AIM OF THE TASK:
It is required that all of the data be written out exactly.

- - - -

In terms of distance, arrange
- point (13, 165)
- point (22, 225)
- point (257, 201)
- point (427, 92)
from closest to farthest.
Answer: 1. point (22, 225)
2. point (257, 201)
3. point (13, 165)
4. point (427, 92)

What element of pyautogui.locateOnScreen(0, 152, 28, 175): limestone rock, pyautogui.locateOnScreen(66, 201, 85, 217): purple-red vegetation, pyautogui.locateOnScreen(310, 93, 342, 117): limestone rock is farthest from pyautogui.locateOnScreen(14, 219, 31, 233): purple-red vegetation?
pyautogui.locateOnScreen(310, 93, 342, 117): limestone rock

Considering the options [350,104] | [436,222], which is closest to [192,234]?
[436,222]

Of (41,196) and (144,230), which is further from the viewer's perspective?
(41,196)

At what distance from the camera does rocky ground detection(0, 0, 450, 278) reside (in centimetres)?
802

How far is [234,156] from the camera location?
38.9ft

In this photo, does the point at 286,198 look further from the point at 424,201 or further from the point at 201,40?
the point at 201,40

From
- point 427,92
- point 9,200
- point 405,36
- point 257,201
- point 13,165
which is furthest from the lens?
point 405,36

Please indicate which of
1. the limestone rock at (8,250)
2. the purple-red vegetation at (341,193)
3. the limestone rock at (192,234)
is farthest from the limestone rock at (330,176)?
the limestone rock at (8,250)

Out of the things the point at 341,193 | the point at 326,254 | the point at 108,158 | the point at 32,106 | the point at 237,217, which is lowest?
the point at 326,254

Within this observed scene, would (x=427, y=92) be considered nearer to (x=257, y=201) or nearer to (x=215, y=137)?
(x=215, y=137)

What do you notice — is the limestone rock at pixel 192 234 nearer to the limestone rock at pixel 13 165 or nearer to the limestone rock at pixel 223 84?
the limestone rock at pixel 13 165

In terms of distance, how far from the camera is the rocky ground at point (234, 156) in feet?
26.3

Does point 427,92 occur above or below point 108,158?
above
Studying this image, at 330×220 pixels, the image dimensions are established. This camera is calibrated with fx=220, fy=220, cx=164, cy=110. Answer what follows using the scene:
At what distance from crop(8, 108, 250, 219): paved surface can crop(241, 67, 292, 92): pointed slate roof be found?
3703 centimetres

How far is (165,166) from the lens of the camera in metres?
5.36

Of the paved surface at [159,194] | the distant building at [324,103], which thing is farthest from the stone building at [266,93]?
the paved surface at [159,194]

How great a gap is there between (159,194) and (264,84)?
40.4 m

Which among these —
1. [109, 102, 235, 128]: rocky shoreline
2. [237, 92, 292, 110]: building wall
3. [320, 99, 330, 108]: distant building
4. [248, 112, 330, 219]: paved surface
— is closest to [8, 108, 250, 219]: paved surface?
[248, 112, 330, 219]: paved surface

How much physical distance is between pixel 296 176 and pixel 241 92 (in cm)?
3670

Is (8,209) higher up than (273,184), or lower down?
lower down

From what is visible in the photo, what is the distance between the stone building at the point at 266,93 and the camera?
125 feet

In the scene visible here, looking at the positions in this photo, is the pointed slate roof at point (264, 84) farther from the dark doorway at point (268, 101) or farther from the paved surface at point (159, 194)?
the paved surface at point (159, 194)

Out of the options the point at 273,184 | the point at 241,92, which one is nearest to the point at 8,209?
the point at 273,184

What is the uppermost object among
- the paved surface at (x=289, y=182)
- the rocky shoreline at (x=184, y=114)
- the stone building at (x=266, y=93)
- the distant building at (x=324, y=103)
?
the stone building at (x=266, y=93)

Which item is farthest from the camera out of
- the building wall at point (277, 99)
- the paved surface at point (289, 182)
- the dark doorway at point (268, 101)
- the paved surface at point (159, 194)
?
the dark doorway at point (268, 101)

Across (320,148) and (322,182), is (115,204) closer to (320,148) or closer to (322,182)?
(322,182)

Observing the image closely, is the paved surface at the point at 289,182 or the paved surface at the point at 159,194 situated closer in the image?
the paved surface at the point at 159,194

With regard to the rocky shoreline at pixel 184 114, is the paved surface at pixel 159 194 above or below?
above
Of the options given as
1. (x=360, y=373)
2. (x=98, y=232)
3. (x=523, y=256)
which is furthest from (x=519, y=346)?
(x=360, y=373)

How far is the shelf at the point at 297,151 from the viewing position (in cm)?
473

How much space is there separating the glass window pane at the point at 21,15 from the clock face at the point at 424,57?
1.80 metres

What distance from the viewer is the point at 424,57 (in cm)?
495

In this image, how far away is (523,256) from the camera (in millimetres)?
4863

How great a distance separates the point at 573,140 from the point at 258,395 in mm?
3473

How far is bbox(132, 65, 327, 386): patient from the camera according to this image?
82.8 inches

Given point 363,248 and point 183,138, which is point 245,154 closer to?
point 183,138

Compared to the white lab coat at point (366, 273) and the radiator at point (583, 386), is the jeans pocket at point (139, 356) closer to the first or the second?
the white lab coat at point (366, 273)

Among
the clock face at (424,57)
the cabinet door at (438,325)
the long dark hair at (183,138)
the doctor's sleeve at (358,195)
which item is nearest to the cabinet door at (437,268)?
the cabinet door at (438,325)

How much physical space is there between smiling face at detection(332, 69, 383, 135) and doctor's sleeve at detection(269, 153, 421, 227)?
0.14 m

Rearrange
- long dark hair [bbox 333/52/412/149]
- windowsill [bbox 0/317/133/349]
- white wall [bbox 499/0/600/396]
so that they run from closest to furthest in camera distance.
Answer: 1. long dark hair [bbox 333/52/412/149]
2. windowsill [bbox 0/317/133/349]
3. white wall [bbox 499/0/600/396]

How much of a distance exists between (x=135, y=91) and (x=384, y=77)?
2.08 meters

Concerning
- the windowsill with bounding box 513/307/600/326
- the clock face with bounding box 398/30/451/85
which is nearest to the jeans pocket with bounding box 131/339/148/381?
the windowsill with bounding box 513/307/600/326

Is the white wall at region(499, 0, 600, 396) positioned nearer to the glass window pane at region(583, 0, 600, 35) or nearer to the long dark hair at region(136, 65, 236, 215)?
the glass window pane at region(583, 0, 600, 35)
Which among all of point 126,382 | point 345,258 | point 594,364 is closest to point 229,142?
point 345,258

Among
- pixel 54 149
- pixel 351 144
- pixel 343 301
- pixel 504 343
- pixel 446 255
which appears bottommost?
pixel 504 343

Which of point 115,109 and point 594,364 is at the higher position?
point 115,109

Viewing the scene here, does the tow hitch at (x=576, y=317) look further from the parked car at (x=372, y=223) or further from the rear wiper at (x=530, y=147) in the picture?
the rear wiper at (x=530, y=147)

- - - -

EXPECTED OUTPUT:
In terms of distance, arrange
- point (13, 165)
- point (22, 225)
- point (257, 201)
- point (427, 92)
from closest to farthest.
Answer: 1. point (22, 225)
2. point (257, 201)
3. point (13, 165)
4. point (427, 92)

What element of pyautogui.locateOnScreen(0, 152, 28, 175): limestone rock, pyautogui.locateOnScreen(66, 201, 85, 217): purple-red vegetation, pyautogui.locateOnScreen(310, 93, 342, 117): limestone rock is farthest from pyautogui.locateOnScreen(14, 219, 31, 233): purple-red vegetation?
pyautogui.locateOnScreen(310, 93, 342, 117): limestone rock

Considering the options [350,104] | [436,222], which is closest to [192,234]?
[436,222]

Of (41,196) and (144,230), which is further from the viewer's perspective?
(41,196)

At what distance from the camera does rocky ground detection(0, 0, 450, 278) reside (in centimetres)?
802

How far is [234,156] from the camera location?
38.9ft

In this photo, does the point at 286,198 look further from the point at 424,201 or further from the point at 201,40?
the point at 201,40

From
- point 427,92
- point 9,200
- point 405,36
- point 257,201
- point 13,165
which is furthest from the lens?
point 405,36

Please indicate which of
1. the limestone rock at (8,250)
2. the purple-red vegetation at (341,193)
3. the limestone rock at (192,234)
is farthest from the limestone rock at (330,176)?
the limestone rock at (8,250)

Out of the things the point at 341,193 | the point at 326,254 | the point at 108,158 | the point at 32,106 | the point at 237,217, which is lowest?
the point at 326,254

Within this observed scene, would (x=427, y=92) be considered nearer to (x=257, y=201) or nearer to (x=215, y=137)?
(x=215, y=137)

What do you notice — is the limestone rock at pixel 192 234 nearer to the limestone rock at pixel 13 165 or nearer to the limestone rock at pixel 223 84?
the limestone rock at pixel 13 165

In terms of distance, how far from the camera is the rocky ground at point (234, 156) in feet?
26.3

Does point 427,92 occur above or below point 108,158?
above
Studying this image, at 330×220 pixels, the image dimensions are established. This camera is calibrated with fx=220, fy=220, cx=164, cy=110. Answer what follows using the scene:
At what distance from crop(8, 108, 250, 219): paved surface can crop(241, 67, 292, 92): pointed slate roof be found?
3703 centimetres

How far is (165,166) from the lens of the camera in metres?
5.36

Of the paved surface at [159,194] | the distant building at [324,103], which thing is farthest from the stone building at [266,93]?
the paved surface at [159,194]

How great a gap is there between (159,194) and (264,84)?
40.4 m

Which among these —
1. [109, 102, 235, 128]: rocky shoreline
2. [237, 92, 292, 110]: building wall
3. [320, 99, 330, 108]: distant building
4. [248, 112, 330, 219]: paved surface
— is closest to [8, 108, 250, 219]: paved surface?
[248, 112, 330, 219]: paved surface

How much physical distance is between pixel 296 176 and pixel 241 92 (in cm)?
3670

Is (8,209) higher up than (273,184), or lower down?
lower down

From what is visible in the photo, what is the distance between the stone building at the point at 266,93 and the camera?
125 feet

In the scene visible here, looking at the positions in this photo, is the pointed slate roof at point (264, 84) farther from the dark doorway at point (268, 101) or farther from the paved surface at point (159, 194)?
the paved surface at point (159, 194)

Out of the options the point at 273,184 | the point at 241,92, which one is nearest to the point at 8,209?
the point at 273,184

What is the uppermost object among
- the paved surface at (x=289, y=182)
- the rocky shoreline at (x=184, y=114)
- the stone building at (x=266, y=93)
- the distant building at (x=324, y=103)
?
the stone building at (x=266, y=93)

Which item is farthest from the camera out of
- the building wall at point (277, 99)
- the paved surface at point (289, 182)
- the dark doorway at point (268, 101)
- the paved surface at point (159, 194)
?
the dark doorway at point (268, 101)

Across (320,148) and (322,182), is (115,204) closer to (320,148) or closer to (322,182)?
(322,182)

Observing the image closely, is the paved surface at the point at 289,182 or the paved surface at the point at 159,194 situated closer in the image?
the paved surface at the point at 159,194

With regard to the rocky shoreline at pixel 184 114, is the paved surface at pixel 159 194 above or below?
above
Of the options given as
1. (x=360, y=373)
2. (x=98, y=232)
3. (x=523, y=256)
which is furthest from (x=519, y=346)?
(x=360, y=373)

How far is the shelf at the point at 297,151 from the viewing position (in cm)?
473

How much space is there separating the glass window pane at the point at 21,15 from the clock face at the point at 424,57?
1.80 metres

What distance from the viewer is the point at 424,57 (in cm)?
495

In this image, how far away is (523,256) from the camera (in millimetres)?
4863

How great a distance separates the point at 573,140 from the point at 258,395 in mm?
3473

How far is bbox(132, 65, 327, 386): patient from the camera according to this image?
82.8 inches

Given point 363,248 and point 183,138, which is point 245,154 closer to?
point 183,138

Compared to the white lab coat at point (366, 273) and the radiator at point (583, 386), is the jeans pocket at point (139, 356) closer to the first or the second?
the white lab coat at point (366, 273)

Among
the clock face at (424,57)
the cabinet door at (438,325)
the long dark hair at (183,138)
the doctor's sleeve at (358,195)
which item is nearest to the cabinet door at (437,268)?
the cabinet door at (438,325)

How much physical space is there between smiling face at detection(332, 69, 383, 135) and doctor's sleeve at detection(269, 153, 421, 227)?
0.14 m

Rearrange
- long dark hair [bbox 333/52/412/149]
- windowsill [bbox 0/317/133/349]
- white wall [bbox 499/0/600/396]
so that they run from closest to furthest in camera distance.
Answer: 1. long dark hair [bbox 333/52/412/149]
2. windowsill [bbox 0/317/133/349]
3. white wall [bbox 499/0/600/396]

How much of a distance exists between (x=135, y=91) and (x=384, y=77)?
2.08 meters

Concerning
- the windowsill with bounding box 513/307/600/326
- the clock face with bounding box 398/30/451/85
which is nearest to the jeans pocket with bounding box 131/339/148/381?
the windowsill with bounding box 513/307/600/326

Is the white wall at region(499, 0, 600, 396) positioned nearer to the glass window pane at region(583, 0, 600, 35) or nearer to the long dark hair at region(136, 65, 236, 215)?
the glass window pane at region(583, 0, 600, 35)
Which among all of point 126,382 | point 345,258 | point 594,364 is closest to point 229,142?
point 345,258

Among
- pixel 54 149
- pixel 351 144
- pixel 343 301
- pixel 504 343
- pixel 446 255
which appears bottommost?
pixel 504 343

Which of point 115,109 and point 594,364 is at the higher position?
point 115,109

Viewing the scene here, does the tow hitch at (x=576, y=317) look further from the parked car at (x=372, y=223) or further from the rear wiper at (x=530, y=147) in the picture?
the rear wiper at (x=530, y=147)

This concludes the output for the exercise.